The Associated Press
SAN SALVADOR, El Salvador - For two days and a night, the young musician lay beneath 15 feet of cinderblocks and mud, while rescuers worked desperately to pull him to safety.
But the elation when Sergio Moreno was finally freed turned to agony yesterday when heart and kidney failure left him fighting for his life.
"After so much joy when we saw him pulled out, we are again living in anguish," said his mother, Leticia del Carmen de Moreno, weeping in the hospital.
Moreno, 22, is the keyboard player for the popular Salvadoran merengue band "Grupo Algodon." But he recently decided to return to college to study computers and had bought a humble, two-story house in the Las Colinas neighborhood of Santa Tecla, just outside the capital where he would study.
Saturday morning, Moreno was painting his new home when an earthquake sent the hillside above him crashing down on top of him.
Moreno was trapped in darkness in his bathroom, with cinderblocks pinning his legs. The ironwork of a balcony shielded his upper body.

*REQUIRED TASKS:*
A. Repeat word for word the part of the news report on the trapped musician from "Saturday morning, Moreno" up to and including "his upper body.".
B. Carry on the news report on the trapped musician, picking up right after its last sentence.

*DATASET EXCERPT:*
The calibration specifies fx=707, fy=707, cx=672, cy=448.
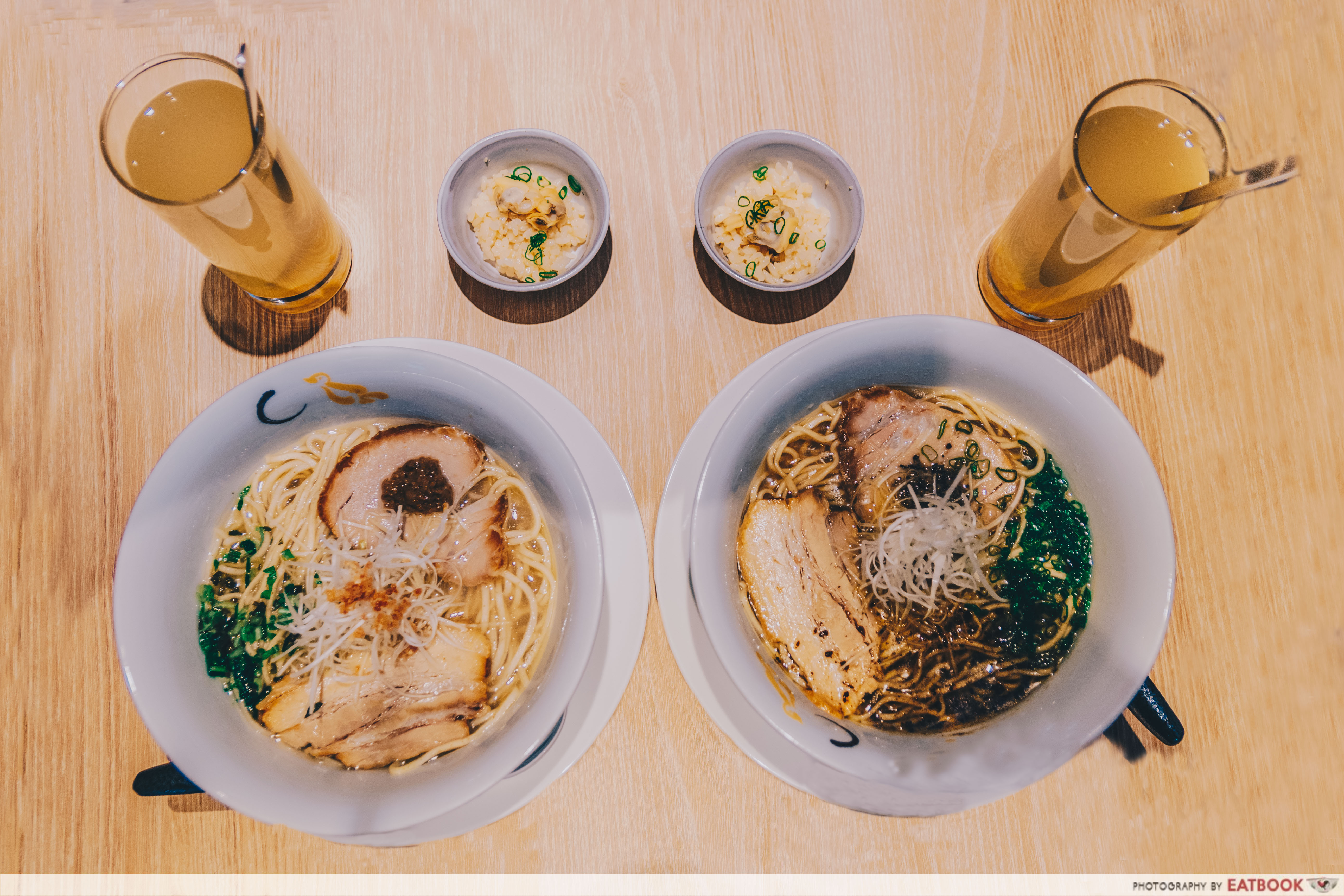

*ANSWERS BY ITEM NUMBER:*
A.
Saturday morning, Moreno was painting his new home when an earthquake sent the hillside above him crashing down on top of him.
Moreno was trapped in darkness in his bathroom, with cinderblocks pinning his legs. The ironwork of a balcony shielded his upper body.

B.
He had a cellular phone with him and dialed a friend. He got through, and within an hour rescuers were cutting through concrete to open a pathway.
It was tough work, and with the earth still trembling, the rescuers knew they could be crushed at any moment. But Jhonny ''Cannibal'' Ramos and Manuel Guzman weren't going to abandon Moreno.
''We made a pact, no matter what the risks, we weren't going to leave until we got him out,'' Guzman said.
Digging mostly with their hands, the two rescue workers tunneled down 15 feet and opened a small hole to where Moreno lay. They pushed in a garden hose, and told Moreno to put it in his mouth. Then they attached the hose to an oxygen tank so the young man could breathe.
Ramos eventually made the hole bigger, and told Moreno to stick his arm through it. Ramos inserted an IV tube to provide medicine and nourishment.
Slowly the work progressed. Aftershocks closed the hole even as the rescuers opened it, and Moreno became more and more frightened.
"You stayed here to watch me die," he told Ramos.
"No, I stayed to get you out of here," the rescuer assured him.
Finally, at 6:30 p.m. Saturday, 31 hours after the earthquake, the rescuers pulled Moreno from the rubble.
"It was an incredible joy," Ramos said. "We were all crying and hugging each other."
But out in the open, Moreno took a turn for the worse. The cinderblocks had cut off circulation to his legs, and when his blood began flowing again, his body rejected it.
His heart stopped, and paramedics got it started again. His kidneys shut down, and they gave him dialysis.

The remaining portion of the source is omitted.